The National Society for the Prevention of Cruelty to Children recently partnered up with transgender activist Munroe Bergdorf as its first “LGBT campaigner.” After a wave of public hostility to the decision due to Bergdorf’s past modeling shots, the NSPCC dropped her without so much as a phone call. You don’t have to drill too deep into the social media comments from those opposed to Bergdorf’s role with the charity to understand that her modeling photos weren’t the issue at all. This was because she is a trans woman of color.

British actress Amanda Holden was an ambassador for the NSPCC and has modeling shots of a similar nature herself, to no public outcry about her suitability as a representative for a children’s charity.

The decision to drop Bergdorf as a campaigner has been rounded on by the LGBT community on social media, and queer people have urged the NSPCC to stop using its rainbow-branded social media logos during Pride month, in addition to demanding answers.

Similarly, there is consternation at the use of rainbow-themed social media branding for the UK Home Office, a department of the British government that has been the subject of headlines before for deporting queer asylum seekers to countries that criminalize their LGBT citizens. During Pride month we see Facebook, Instagram and Twitter adding Pride-themed emojis, hashtags and reactions as options for users, but they simply vanish from our apps when Pride month finishes in the United States.

Steven Crowder

Massive social media platform YouTube has faced sharp criticism in recent weeks over its handling of homophobic content by right-wing pundits like Steven Crowder, who launched what can only be described as a campaign of harassment towards gay Latinx journalist Carlos Maza. The Vox journalist had taken to Twitter to highlight the inaction of YouTube towards Crowder and posted a compilation of the insults that had been directed at Maza over the course of months.

YouTube has since begun removing content that doesn’t meet its now updated and revised terms and conditions, but it shouldn’t have come to a gay journalist having his home address and phone number doxxed by Crowder’s supporters for YouTube to do something.

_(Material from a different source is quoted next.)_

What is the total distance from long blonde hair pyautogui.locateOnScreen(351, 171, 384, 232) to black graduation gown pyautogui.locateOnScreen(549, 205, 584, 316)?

Sometimes — most of the time — a rainbow flag on a company’s branding just isn’t enough. The instances I have highlighted with the NSPCC, YouTube, social media platforms and the UK Home Office are just a drop in the ocean of an increasing commercialization of Pride at the expense — rather than advancement — of our community.

We exist all year round, not just in June and July. Our community groups, Pride parades, LGBT youth and services need funding, support and sponsorship 365 days a year, not just for one parade in one city on one day of the year.

We need to demand more from the companies we patronize when they seek to represent us as allies. I have no issue with companies wanting to be allies, of course, but putting a rainbow flag on social media and then acting against the interests of our community is an insult.

What are your thoughts on the recent corporatization of Pride?